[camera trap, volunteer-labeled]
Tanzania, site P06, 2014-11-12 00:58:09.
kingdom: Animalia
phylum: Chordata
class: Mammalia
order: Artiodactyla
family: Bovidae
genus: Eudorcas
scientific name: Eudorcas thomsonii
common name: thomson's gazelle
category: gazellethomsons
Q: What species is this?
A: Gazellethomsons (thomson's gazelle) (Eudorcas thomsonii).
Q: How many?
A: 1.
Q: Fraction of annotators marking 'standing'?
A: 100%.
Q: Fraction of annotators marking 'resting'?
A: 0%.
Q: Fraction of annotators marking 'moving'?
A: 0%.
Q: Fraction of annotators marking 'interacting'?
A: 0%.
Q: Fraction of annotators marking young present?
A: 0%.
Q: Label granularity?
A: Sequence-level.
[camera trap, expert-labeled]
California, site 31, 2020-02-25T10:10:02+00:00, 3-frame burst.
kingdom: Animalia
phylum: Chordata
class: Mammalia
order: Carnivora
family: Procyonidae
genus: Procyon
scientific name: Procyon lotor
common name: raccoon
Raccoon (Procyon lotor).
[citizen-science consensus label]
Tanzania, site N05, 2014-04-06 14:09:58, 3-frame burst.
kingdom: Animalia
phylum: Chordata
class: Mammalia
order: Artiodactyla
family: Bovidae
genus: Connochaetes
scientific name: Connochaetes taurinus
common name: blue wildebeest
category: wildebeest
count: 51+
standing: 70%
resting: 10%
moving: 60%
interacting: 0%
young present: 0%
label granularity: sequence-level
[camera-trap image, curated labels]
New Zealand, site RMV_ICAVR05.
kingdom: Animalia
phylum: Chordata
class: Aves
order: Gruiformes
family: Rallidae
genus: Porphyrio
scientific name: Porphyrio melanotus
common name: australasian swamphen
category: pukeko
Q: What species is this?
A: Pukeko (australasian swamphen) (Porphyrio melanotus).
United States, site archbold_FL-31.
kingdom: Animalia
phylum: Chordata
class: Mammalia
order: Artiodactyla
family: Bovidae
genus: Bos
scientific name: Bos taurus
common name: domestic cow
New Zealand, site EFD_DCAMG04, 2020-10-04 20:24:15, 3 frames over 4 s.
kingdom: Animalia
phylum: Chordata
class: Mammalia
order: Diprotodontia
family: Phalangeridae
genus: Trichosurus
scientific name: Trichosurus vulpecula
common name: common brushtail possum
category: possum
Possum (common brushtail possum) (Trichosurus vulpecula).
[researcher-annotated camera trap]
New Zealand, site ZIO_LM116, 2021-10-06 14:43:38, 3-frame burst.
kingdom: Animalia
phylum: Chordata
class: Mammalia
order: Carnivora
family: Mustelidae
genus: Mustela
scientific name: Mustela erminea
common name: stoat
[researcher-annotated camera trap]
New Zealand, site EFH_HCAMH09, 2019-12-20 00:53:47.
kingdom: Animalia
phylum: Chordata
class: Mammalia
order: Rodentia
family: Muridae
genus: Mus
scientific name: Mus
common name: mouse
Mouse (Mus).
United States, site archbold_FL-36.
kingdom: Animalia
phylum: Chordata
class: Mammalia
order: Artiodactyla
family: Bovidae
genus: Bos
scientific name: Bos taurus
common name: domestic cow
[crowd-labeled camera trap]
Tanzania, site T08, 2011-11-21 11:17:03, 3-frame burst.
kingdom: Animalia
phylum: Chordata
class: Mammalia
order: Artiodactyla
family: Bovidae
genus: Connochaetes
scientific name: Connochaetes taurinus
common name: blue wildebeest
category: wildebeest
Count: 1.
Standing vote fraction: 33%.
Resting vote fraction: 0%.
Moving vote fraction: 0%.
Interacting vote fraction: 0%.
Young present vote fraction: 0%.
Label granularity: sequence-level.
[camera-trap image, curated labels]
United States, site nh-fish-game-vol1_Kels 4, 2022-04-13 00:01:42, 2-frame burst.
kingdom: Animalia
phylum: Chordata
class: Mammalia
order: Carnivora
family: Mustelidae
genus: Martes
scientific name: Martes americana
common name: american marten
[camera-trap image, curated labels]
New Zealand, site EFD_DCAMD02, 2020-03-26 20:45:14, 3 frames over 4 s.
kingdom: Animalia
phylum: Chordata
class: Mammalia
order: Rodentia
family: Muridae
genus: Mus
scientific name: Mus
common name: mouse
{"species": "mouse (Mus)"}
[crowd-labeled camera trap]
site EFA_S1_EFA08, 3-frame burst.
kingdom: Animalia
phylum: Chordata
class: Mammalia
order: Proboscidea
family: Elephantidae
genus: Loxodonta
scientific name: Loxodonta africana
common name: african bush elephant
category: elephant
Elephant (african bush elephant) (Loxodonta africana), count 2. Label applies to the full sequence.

- Problem
Having read the entries above, restate them all word for word.

- Task solution
[camera trap, volunteer-labeled]
Tanzania, site P06, 2014-11-12 00:58:09.
kingdom: Animalia
phylum: Chordata
class: Mammalia
order: Artiodactyla
family: Bovidae
genus: Eudorcas
scientific name: Eudorcas thomsonii
common name: thomson's gazelle
category: gazellethomsons
Q: What species is this?
A: Gazellethomsons (thomson's gazelle) (Eudorcas thomsonii).
Q: How many?
A: 1.
Q: Fraction of annotators marking 'standing'?
A: 100%.
Q: Fraction of annotators marking 'resting'?
A: 0%.
Q: Fraction of annotators marking 'moving'?
A: 0%.
Q: Fraction of annotators marking 'interacting'?
A: 0%.
Q: Fraction of annotators marking young present?
A: 0%.
Q: Label granularity?
A: Sequence-level.
[camera trap, expert-labeled]
California, site 31, 2020-02-25T10:10:02+00:00, 3-frame burst.
kingdom: Animalia
phylum: Chordata
class: Mammalia
order: Carnivora
family: Procyonidae
genus: Procyon
scientific name: Procyon lotor
common name: raccoon
Raccoon (Procyon lotor).
[citizen-science consensus label]
Tanzania, site N05, 2014-04-06 14:09:58, 3-frame burst.
kingdom: Animalia
phylum: Chordata
class: Mammalia
order: Artiodactyla
family: Bovidae
genus: Connochaetes
scientific name: Connochaetes taurinus
common name: blue wildebeest
category: wildebeest
count: 51+
standing: 70%
resting: 10%
moving: 60%
interacting: 0%
young present: 0%
label granularity: sequence-level
[camera-trap image, curated labels]
New Zealand, site RMV_ICAVR05.
kingdom: Animalia
phylum: Chordata
class: Aves
order: Gruiformes
family: Rallidae
genus: Porphyrio
scientific name: Porphyrio melanotus
common name: australasian swamphen
category: pukeko
Q: What species is this?
A: Pukeko (australasian swamphen) (Porphyrio melanotus).
United States, site archbold_FL-31.
kingdom: Animalia
phylum: Chordata
class: Mammalia
order: Artiodactyla
family: Bovidae
genus: Bos
scientific name: Bos taurus
common name: domestic cow
New Zealand, site EFD_DCAMG04, 2020-10-04 20:24:15, 3 frames over 4 s.
kingdom: Animalia
phylum: Chordata
class: Mammalia
order: Diprotodontia
family: Phalangeridae
genus: Trichosurus
scientific name: Trichosurus vulpecula
common name: common brushtail possum
category: possum
Possum (common brushtail possum) (Trichosurus vulpecula).
[researcher-annotated camera trap]
New Zealand, site ZIO_LM116, 2021-10-06 14:43:38, 3-frame burst.
kingdom: Animalia
phylum: Chordata
class: Mammalia
order: Carnivora
family: Mustelidae
genus: Mustela
scientific name: Mustela erminea
common name: stoat
[researcher-annotated camera trap]
New Zealand, site EFH_HCAMH09, 2019-12-20 00:53:47.
kingdom: Animalia
phylum: Chordata
class: Mammalia
order: Rodentia
family: Muridae
genus: Mus
scientific name: Mus
common name: mouse
Mouse (Mus).
United States, site archbold_FL-36.
kingdom: Animalia
phylum: Chordata
class: Mammalia
order: Artiodactyla
family: Bovidae
genus: Bos
scientific name: Bos taurus
common name: domestic cow
[crowd-labeled camera trap]
Tanzania, site T08, 2011-11-21 11:17:03, 3-frame burst.
kingdom: Animalia
phylum: Chordata
class: Mammalia
order: Artiodactyla
family: Bovidae
genus: Connochaetes
scientific name: Connochaetes taurinus
common name: blue wildebeest
category: wildebeest
Count: 1.
Standing vote fraction: 33%.
Resting vote fraction: 0%.
Moving vote fraction: 0%.
Interacting vote fraction: 0%.
Young present vote fraction: 0%.
Label granularity: sequence-level.
[camera-trap image, curated labels]
United States, site nh-fish-game-vol1_Kels 4, 2022-04-13 00:01:42, 2-frame burst.
kingdom: Animalia
phylum: Chordata
class: Mammalia
order: Carnivora
family: Mustelidae
genus: Martes
scientific name: Martes americana
common name: american marten
[camera-trap image, curated labels]
New Zealand, site EFD_DCAMD02, 2020-03-26 20:45:14, 3 frames over 4 s.
kingdom: Animalia
phylum: Chordata
class: Mammalia
order: Rodentia
family: Muridae
genus: Mus
scientific name: Mus
common name: mouse
{"species": "mouse (Mus)"}
[crowd-labeled camera trap]
site EFA_S1_EFA08, 3-frame burst.
kingdom: Animalia
phylum: Chordata
class: Mammalia
order: Proboscidea
family: Elephantidae
genus: Loxodonta
scientific name: Loxodonta africana
common name: african bush elephant
category: elephant
Elephant (african bush elephant) (Loxodonta africana), count 2. Label applies to the full sequence.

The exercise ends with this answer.